Rather than the wake-up and bedtime brushing regimen, Keller emphasizes brushing after every meal or snack. That’s usually no problem at breakfast and dinner, but people generally don’t feel like bringing a toothbrush to work, so she recommends after-lunch habits like Xylitol rinses and gums, or simply rinsing out the mouth with water. For people loath to floss, she recommends tools like GumChucks that make it easy to reach back into the mouth.
“Whatever someone’s problem is, I have a tool for them to try, as long as they’re willing to put in the effort,” she said. “I want to set you up for success. Maybe you can’t brush after every meal, every day, but if you can embrace the concept of cleaning your mouth after meals, and do it over the course of a lifetime, you’ll need very little dental care.”
For people who do need more attention, Keller is one of the few offices in the region offering nitrous oxide gas and sedation pills and non-surgical treatment of gum disease with lasers.

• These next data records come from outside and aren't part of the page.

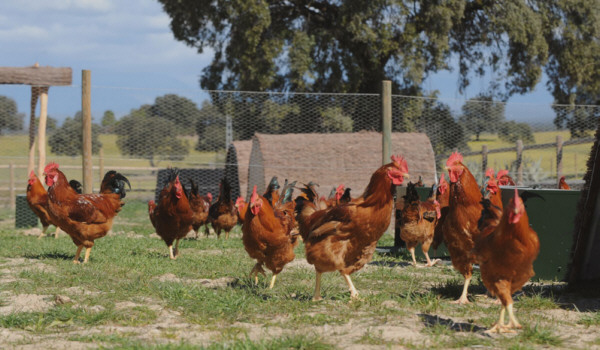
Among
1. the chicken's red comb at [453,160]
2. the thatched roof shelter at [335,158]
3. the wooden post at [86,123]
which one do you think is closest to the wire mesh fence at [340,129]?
the thatched roof shelter at [335,158]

“When I meet someone with significant dental problems and can help them get their smile back, when they thought it was hopeless and nothing could be done, that makes me happy,” she said. “We can always do something for someone. Sometimes we have to replace teeth, but usually we can just maintain their health.”
Of course, it’s not just fear that keeps people away from the dentist; cost is a factor as well. It’s a particular problem for those without dental insurance through their employers, who decide they don’t want to pay out of pocket for cleanings and other basic procedures, which can lead to long-term issues.
That’s where Keller’s Smile Shares program comes in. Inspired by the region’s farm-share programs where people pay farmers up front and reap a harvest all year, Smile Share members pre-pay a discounted rate at the start of the year for their preventive care and then can access other discounted services throughout the year as well.
“Normal, regular care is affordable and protects you from more expensive, emergency care down the line,” she told HCN. And that’s the key — getting people who have avoided the dentist back to good health, and keeping them there.
“That’s really fun for me, to take someone with brown teeth and turn them into white teeth,” she said. “Then, it’s great when they come in for a regular maintenance visit, and they look great and don’t need much cleaning at all. That’s my ultimate success, when they keep up the good work on their own. There’s great satisfaction in keeping them motivated and on track.” And smiling, of course.